§ ОТРЫВОК ДЛЯ ЧТЕНИЯ:
>>>
Журнал боевых действий немецких подразделений сообщает: «В ночь на 24 июня 83-му полку был дополнительно придан штурмовой сапёрный батальон. В бой были введены взрывные машины с дистанционным управлением. На них возлагались большие надежды, так как до этого даже 15-зарядные взрывные пакеты были безрезультатными.
Вплоть до 26 июня на линии ДОТов шло трудное сражение. Гарнизон ДОТов держится отважно, бой для обеих сторон – кровопролитный. Только в некоторых случаях оборону удаётся прорвать, но в хорошо замаскированных позициях обнаруживаются всё новые очаги сопротивления».

Почему в первые недели войны Красная Армия была смята, разгромлена и большей частью взята в плен? Почему вермахту удалось за неделю овладеть Минском и зажать в плотном кольце окружения 3-ю, 10-ю и 13-ю армии Западного фронта? Ответ у военных историков короткий: "Из-за плохого знания организации и военного искусства немецко-фашистской армии Генеральный штаб и Народный Комиссариат Обороны СССР не предвидели характера удара немецких армий во всем его объеме". На наш взгляд, мягко сказано. Не предвидели не только характера удара, но и его главного направления – на Москву.
За полгода, прошедших с момента подписания Гитлером плана "Барбаросса", советское военное руководство так и не узнало (а скорее, узнало, но не поверило), что вермахт будет самые мощные удары наносить силами двух танковых групп с первой конечной "точкой" – столицей Белоруссии, городом Минск.
<<<
§ ФРАГМЕНТ НАБОРА ДАННЫХ:
>>>
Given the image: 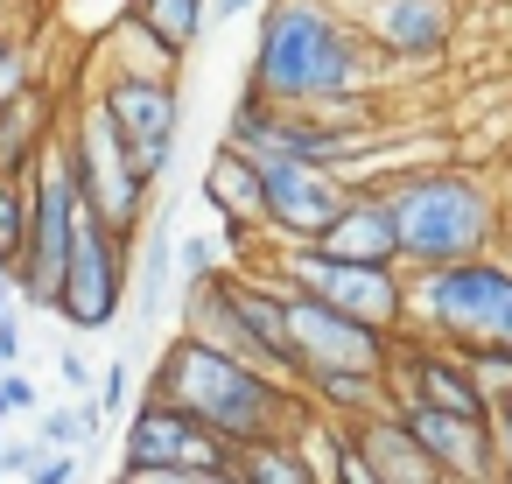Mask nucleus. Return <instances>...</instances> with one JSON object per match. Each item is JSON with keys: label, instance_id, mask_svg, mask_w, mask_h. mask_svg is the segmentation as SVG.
<instances>
[{"label": "nucleus", "instance_id": "obj_1", "mask_svg": "<svg viewBox=\"0 0 512 484\" xmlns=\"http://www.w3.org/2000/svg\"><path fill=\"white\" fill-rule=\"evenodd\" d=\"M246 85L274 106H309L330 92H372L379 57L365 50L344 0H260Z\"/></svg>", "mask_w": 512, "mask_h": 484}, {"label": "nucleus", "instance_id": "obj_2", "mask_svg": "<svg viewBox=\"0 0 512 484\" xmlns=\"http://www.w3.org/2000/svg\"><path fill=\"white\" fill-rule=\"evenodd\" d=\"M148 393L155 400H176L183 414H197L211 435H225L232 449L239 442H260V435H295V421L309 414V393L204 344V337H169L155 372H148Z\"/></svg>", "mask_w": 512, "mask_h": 484}, {"label": "nucleus", "instance_id": "obj_3", "mask_svg": "<svg viewBox=\"0 0 512 484\" xmlns=\"http://www.w3.org/2000/svg\"><path fill=\"white\" fill-rule=\"evenodd\" d=\"M393 239H400V267H449V260H477L498 239V197L477 169L456 162H421L393 183H379Z\"/></svg>", "mask_w": 512, "mask_h": 484}, {"label": "nucleus", "instance_id": "obj_4", "mask_svg": "<svg viewBox=\"0 0 512 484\" xmlns=\"http://www.w3.org/2000/svg\"><path fill=\"white\" fill-rule=\"evenodd\" d=\"M400 330L428 337V344H449V351H505L512 358V267L491 260V253L449 260V267H414Z\"/></svg>", "mask_w": 512, "mask_h": 484}, {"label": "nucleus", "instance_id": "obj_5", "mask_svg": "<svg viewBox=\"0 0 512 484\" xmlns=\"http://www.w3.org/2000/svg\"><path fill=\"white\" fill-rule=\"evenodd\" d=\"M183 330L295 386V358H288V288H281L274 274H260L253 260L190 281V288H183Z\"/></svg>", "mask_w": 512, "mask_h": 484}, {"label": "nucleus", "instance_id": "obj_6", "mask_svg": "<svg viewBox=\"0 0 512 484\" xmlns=\"http://www.w3.org/2000/svg\"><path fill=\"white\" fill-rule=\"evenodd\" d=\"M253 267L274 274L295 295H316V302L344 309L351 323L386 330V337H400V323H407V274L400 267H358V260H330L323 246H281V239L260 246Z\"/></svg>", "mask_w": 512, "mask_h": 484}, {"label": "nucleus", "instance_id": "obj_7", "mask_svg": "<svg viewBox=\"0 0 512 484\" xmlns=\"http://www.w3.org/2000/svg\"><path fill=\"white\" fill-rule=\"evenodd\" d=\"M57 155H64V169H71L78 204H85L92 218H106L120 239H134L141 218H148V190H155V183L134 169V155H127L120 127L99 113V99H85V106L71 113V134H57Z\"/></svg>", "mask_w": 512, "mask_h": 484}, {"label": "nucleus", "instance_id": "obj_8", "mask_svg": "<svg viewBox=\"0 0 512 484\" xmlns=\"http://www.w3.org/2000/svg\"><path fill=\"white\" fill-rule=\"evenodd\" d=\"M78 218H85V204H78V190H71V169H64V155H57V134H50V148H43L36 169H29V246H22V267H15V295H22L29 309H57Z\"/></svg>", "mask_w": 512, "mask_h": 484}, {"label": "nucleus", "instance_id": "obj_9", "mask_svg": "<svg viewBox=\"0 0 512 484\" xmlns=\"http://www.w3.org/2000/svg\"><path fill=\"white\" fill-rule=\"evenodd\" d=\"M127 267H134V239H120L106 218H78V239H71V260H64V288H57V309L71 330H113L120 309H127Z\"/></svg>", "mask_w": 512, "mask_h": 484}, {"label": "nucleus", "instance_id": "obj_10", "mask_svg": "<svg viewBox=\"0 0 512 484\" xmlns=\"http://www.w3.org/2000/svg\"><path fill=\"white\" fill-rule=\"evenodd\" d=\"M92 99H99V113L120 127L134 169H141L148 183H162V169H169V155H176V134H183V92H176V78H127V71H106Z\"/></svg>", "mask_w": 512, "mask_h": 484}, {"label": "nucleus", "instance_id": "obj_11", "mask_svg": "<svg viewBox=\"0 0 512 484\" xmlns=\"http://www.w3.org/2000/svg\"><path fill=\"white\" fill-rule=\"evenodd\" d=\"M288 358H295V379H309V372H386L393 337L288 288Z\"/></svg>", "mask_w": 512, "mask_h": 484}, {"label": "nucleus", "instance_id": "obj_12", "mask_svg": "<svg viewBox=\"0 0 512 484\" xmlns=\"http://www.w3.org/2000/svg\"><path fill=\"white\" fill-rule=\"evenodd\" d=\"M260 190H267V239L281 246H309L323 239V225L344 211L351 183L323 162H295V155H260Z\"/></svg>", "mask_w": 512, "mask_h": 484}, {"label": "nucleus", "instance_id": "obj_13", "mask_svg": "<svg viewBox=\"0 0 512 484\" xmlns=\"http://www.w3.org/2000/svg\"><path fill=\"white\" fill-rule=\"evenodd\" d=\"M225 463H232L225 435H211L176 400L141 393V407L127 421V442H120V470H225Z\"/></svg>", "mask_w": 512, "mask_h": 484}, {"label": "nucleus", "instance_id": "obj_14", "mask_svg": "<svg viewBox=\"0 0 512 484\" xmlns=\"http://www.w3.org/2000/svg\"><path fill=\"white\" fill-rule=\"evenodd\" d=\"M379 64H435L456 36V0H344Z\"/></svg>", "mask_w": 512, "mask_h": 484}, {"label": "nucleus", "instance_id": "obj_15", "mask_svg": "<svg viewBox=\"0 0 512 484\" xmlns=\"http://www.w3.org/2000/svg\"><path fill=\"white\" fill-rule=\"evenodd\" d=\"M204 204L225 218V246H239L246 260L267 246V190H260V162L232 141L211 148L204 162Z\"/></svg>", "mask_w": 512, "mask_h": 484}, {"label": "nucleus", "instance_id": "obj_16", "mask_svg": "<svg viewBox=\"0 0 512 484\" xmlns=\"http://www.w3.org/2000/svg\"><path fill=\"white\" fill-rule=\"evenodd\" d=\"M393 414H400V421L414 428V442L442 463V477H463V484L498 477V442H491V421H477V414H449V407H428V400H400Z\"/></svg>", "mask_w": 512, "mask_h": 484}, {"label": "nucleus", "instance_id": "obj_17", "mask_svg": "<svg viewBox=\"0 0 512 484\" xmlns=\"http://www.w3.org/2000/svg\"><path fill=\"white\" fill-rule=\"evenodd\" d=\"M309 246H323L330 260H358V267H400V239H393V218H386V197L379 190H351L344 211Z\"/></svg>", "mask_w": 512, "mask_h": 484}, {"label": "nucleus", "instance_id": "obj_18", "mask_svg": "<svg viewBox=\"0 0 512 484\" xmlns=\"http://www.w3.org/2000/svg\"><path fill=\"white\" fill-rule=\"evenodd\" d=\"M344 435H351V449L372 463V477H379V484H442V463L414 442V428H407L393 407H386V414L351 421Z\"/></svg>", "mask_w": 512, "mask_h": 484}, {"label": "nucleus", "instance_id": "obj_19", "mask_svg": "<svg viewBox=\"0 0 512 484\" xmlns=\"http://www.w3.org/2000/svg\"><path fill=\"white\" fill-rule=\"evenodd\" d=\"M127 22L155 43V50H169L176 64L204 43V29H211V0H127Z\"/></svg>", "mask_w": 512, "mask_h": 484}, {"label": "nucleus", "instance_id": "obj_20", "mask_svg": "<svg viewBox=\"0 0 512 484\" xmlns=\"http://www.w3.org/2000/svg\"><path fill=\"white\" fill-rule=\"evenodd\" d=\"M302 393H309V407H323L330 421H365V414H386L393 407V393H386V372H309V379H295Z\"/></svg>", "mask_w": 512, "mask_h": 484}, {"label": "nucleus", "instance_id": "obj_21", "mask_svg": "<svg viewBox=\"0 0 512 484\" xmlns=\"http://www.w3.org/2000/svg\"><path fill=\"white\" fill-rule=\"evenodd\" d=\"M43 148H50V106H43V92L29 85L22 99L0 106V176H29Z\"/></svg>", "mask_w": 512, "mask_h": 484}, {"label": "nucleus", "instance_id": "obj_22", "mask_svg": "<svg viewBox=\"0 0 512 484\" xmlns=\"http://www.w3.org/2000/svg\"><path fill=\"white\" fill-rule=\"evenodd\" d=\"M232 484H316L309 456L295 449V435H260V442H239L232 463H225Z\"/></svg>", "mask_w": 512, "mask_h": 484}, {"label": "nucleus", "instance_id": "obj_23", "mask_svg": "<svg viewBox=\"0 0 512 484\" xmlns=\"http://www.w3.org/2000/svg\"><path fill=\"white\" fill-rule=\"evenodd\" d=\"M169 281H176V232L155 225L141 239V253H134V316L141 323H155L169 309Z\"/></svg>", "mask_w": 512, "mask_h": 484}, {"label": "nucleus", "instance_id": "obj_24", "mask_svg": "<svg viewBox=\"0 0 512 484\" xmlns=\"http://www.w3.org/2000/svg\"><path fill=\"white\" fill-rule=\"evenodd\" d=\"M99 428H106V421H99V407H92V400L50 407V414L36 407V442H43V449H78V456H85V449L99 442Z\"/></svg>", "mask_w": 512, "mask_h": 484}, {"label": "nucleus", "instance_id": "obj_25", "mask_svg": "<svg viewBox=\"0 0 512 484\" xmlns=\"http://www.w3.org/2000/svg\"><path fill=\"white\" fill-rule=\"evenodd\" d=\"M29 246V176H0V267H22Z\"/></svg>", "mask_w": 512, "mask_h": 484}, {"label": "nucleus", "instance_id": "obj_26", "mask_svg": "<svg viewBox=\"0 0 512 484\" xmlns=\"http://www.w3.org/2000/svg\"><path fill=\"white\" fill-rule=\"evenodd\" d=\"M36 85V64H29V50L8 36V29H0V106H8V99H22Z\"/></svg>", "mask_w": 512, "mask_h": 484}, {"label": "nucleus", "instance_id": "obj_27", "mask_svg": "<svg viewBox=\"0 0 512 484\" xmlns=\"http://www.w3.org/2000/svg\"><path fill=\"white\" fill-rule=\"evenodd\" d=\"M176 274H183V288L204 281V274H218V246L197 239V232H183V239H176Z\"/></svg>", "mask_w": 512, "mask_h": 484}, {"label": "nucleus", "instance_id": "obj_28", "mask_svg": "<svg viewBox=\"0 0 512 484\" xmlns=\"http://www.w3.org/2000/svg\"><path fill=\"white\" fill-rule=\"evenodd\" d=\"M491 442H498V477L512 484V386L491 393Z\"/></svg>", "mask_w": 512, "mask_h": 484}, {"label": "nucleus", "instance_id": "obj_29", "mask_svg": "<svg viewBox=\"0 0 512 484\" xmlns=\"http://www.w3.org/2000/svg\"><path fill=\"white\" fill-rule=\"evenodd\" d=\"M36 407H43L36 379H29L22 365H8V372H0V414H36Z\"/></svg>", "mask_w": 512, "mask_h": 484}, {"label": "nucleus", "instance_id": "obj_30", "mask_svg": "<svg viewBox=\"0 0 512 484\" xmlns=\"http://www.w3.org/2000/svg\"><path fill=\"white\" fill-rule=\"evenodd\" d=\"M120 400H127V358H120V365H106V372L92 379V407H99V421H113V414H120Z\"/></svg>", "mask_w": 512, "mask_h": 484}, {"label": "nucleus", "instance_id": "obj_31", "mask_svg": "<svg viewBox=\"0 0 512 484\" xmlns=\"http://www.w3.org/2000/svg\"><path fill=\"white\" fill-rule=\"evenodd\" d=\"M78 470H85L78 449H43V463H36L22 484H78Z\"/></svg>", "mask_w": 512, "mask_h": 484}, {"label": "nucleus", "instance_id": "obj_32", "mask_svg": "<svg viewBox=\"0 0 512 484\" xmlns=\"http://www.w3.org/2000/svg\"><path fill=\"white\" fill-rule=\"evenodd\" d=\"M323 484H379V477H372V463H365V456L351 449V435H344V449H337V463L323 470Z\"/></svg>", "mask_w": 512, "mask_h": 484}, {"label": "nucleus", "instance_id": "obj_33", "mask_svg": "<svg viewBox=\"0 0 512 484\" xmlns=\"http://www.w3.org/2000/svg\"><path fill=\"white\" fill-rule=\"evenodd\" d=\"M57 379H64L78 400H92V358H85V351H71V344H64V351H57Z\"/></svg>", "mask_w": 512, "mask_h": 484}, {"label": "nucleus", "instance_id": "obj_34", "mask_svg": "<svg viewBox=\"0 0 512 484\" xmlns=\"http://www.w3.org/2000/svg\"><path fill=\"white\" fill-rule=\"evenodd\" d=\"M43 463V442H0V477H29Z\"/></svg>", "mask_w": 512, "mask_h": 484}, {"label": "nucleus", "instance_id": "obj_35", "mask_svg": "<svg viewBox=\"0 0 512 484\" xmlns=\"http://www.w3.org/2000/svg\"><path fill=\"white\" fill-rule=\"evenodd\" d=\"M0 358L22 365V316H15V309H0Z\"/></svg>", "mask_w": 512, "mask_h": 484}, {"label": "nucleus", "instance_id": "obj_36", "mask_svg": "<svg viewBox=\"0 0 512 484\" xmlns=\"http://www.w3.org/2000/svg\"><path fill=\"white\" fill-rule=\"evenodd\" d=\"M246 8H253V0H211V22H239Z\"/></svg>", "mask_w": 512, "mask_h": 484}, {"label": "nucleus", "instance_id": "obj_37", "mask_svg": "<svg viewBox=\"0 0 512 484\" xmlns=\"http://www.w3.org/2000/svg\"><path fill=\"white\" fill-rule=\"evenodd\" d=\"M0 309H15V274L0 267Z\"/></svg>", "mask_w": 512, "mask_h": 484}, {"label": "nucleus", "instance_id": "obj_38", "mask_svg": "<svg viewBox=\"0 0 512 484\" xmlns=\"http://www.w3.org/2000/svg\"><path fill=\"white\" fill-rule=\"evenodd\" d=\"M442 484H463V477H442Z\"/></svg>", "mask_w": 512, "mask_h": 484}, {"label": "nucleus", "instance_id": "obj_39", "mask_svg": "<svg viewBox=\"0 0 512 484\" xmlns=\"http://www.w3.org/2000/svg\"><path fill=\"white\" fill-rule=\"evenodd\" d=\"M0 372H8V358H0Z\"/></svg>", "mask_w": 512, "mask_h": 484}, {"label": "nucleus", "instance_id": "obj_40", "mask_svg": "<svg viewBox=\"0 0 512 484\" xmlns=\"http://www.w3.org/2000/svg\"><path fill=\"white\" fill-rule=\"evenodd\" d=\"M0 484H8V477H0Z\"/></svg>", "mask_w": 512, "mask_h": 484}]
</instances>
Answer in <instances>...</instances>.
<<<
§ ЗАДАНИЯ:
[a] Какие армии Западного фронта вермахт зажал в кольце окружения, согласно отрывку о начале войны?
[b] Пожалуйста, продолжите отрывок о начале войны, начав сразу после его последнего предложения.
Записи для работы не понадобятся.

§ ОТВЕТЫ:
[a] 3-ю, 10-ю и 13-ю армии.

[b]
2-я танковая группа Германа Гудериана, не ввязываясь в местные бои, прошла по линии Брест – Барановичи – Минск, а третья группа Гота – из Сувалковского выступа без проблем переехала Неман по трем не взорванным мостам в Литве, у Алитуса, Меркине и Друскеники. Наступление группы Гота не было единым "танковым клином", а разделилось с первого дня войны на несколько "стальных нитей", различных по мощности. Главные силы вермахта здесь наступали по линиям Алитус – Молодечно – Минск, западнее целью ударов были Гродно (линия Сувалки – Сейны – Сопоцкин – Гродно) и важный транспортный узел, г. Лида (по направлению Меркине – Лида).
Далее (с потерями) 256-я пехотная дивизия 20-го армейского корпуса организовала первый рубеж для отступающих (Гродно – Россь – Волковыск), далее от Лиды на юг по р. Щара до Слонима и по железной дороге Лида – Барановичи – второй "заслон" силами 5-го армейского корпуса вермахта.
27-28 июня танковые группы Гота и Гудериана, соединившись восточнее Минска, замкнули кольцо окружения вокруг армий Западного фронта. Первого июля 1941 года немецкие танки вышли к Березине. Это означало, что третья часть пути от границы до Москвы была немцами пройдена всего за восемь дней!
Клещи окружения охватили огромный район, где оказались почти в полном составе (по некоторым данным) 44 советских дивизии. "Котел", "мешок", "ловушка", "мышеловка", "кольцо" – такими простыми бытовыми названиями именуют западню – тот кромешный ад, в котором оказались квалифицированные, патриотично настроенные, готовые с честью выполнить свой солдатский долг бойцы и командиры Красной Армии.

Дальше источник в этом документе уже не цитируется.